## TASK DATA
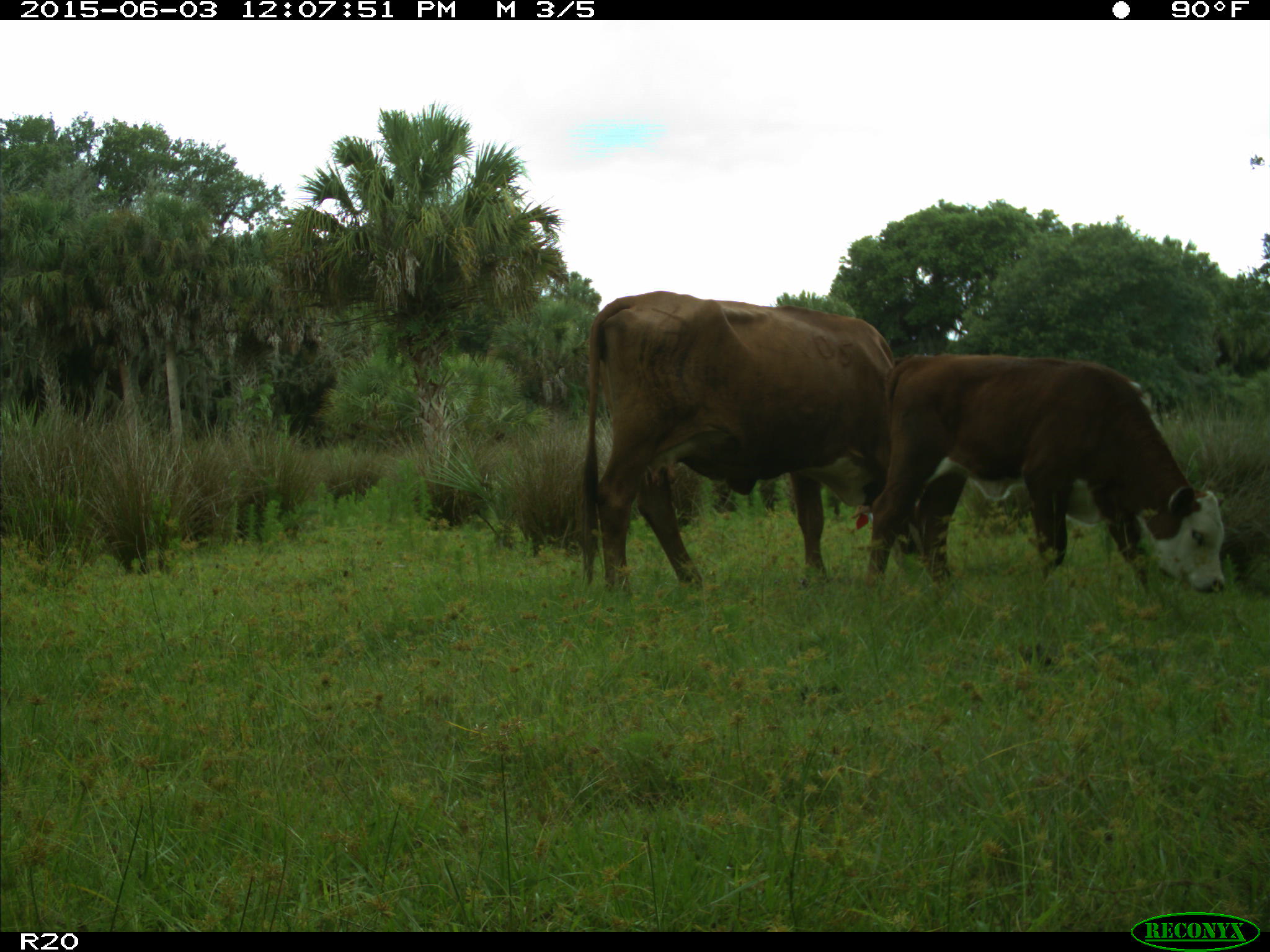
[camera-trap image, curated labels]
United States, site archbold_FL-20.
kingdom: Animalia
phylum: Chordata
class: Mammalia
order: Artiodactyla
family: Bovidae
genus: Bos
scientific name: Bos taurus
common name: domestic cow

## TASK BRIEF
Write out the records above exactly as they stand, leaving out every picture.

## RESPONSE AREA
[camera-trap image, curated labels]
United States, site archbold_FL-20.
kingdom: Animalia
phylum: Chordata
class: Mammalia
order: Artiodactyla
family: Bovidae
genus: Bos
scientific name: Bos taurus
common name: domestic cow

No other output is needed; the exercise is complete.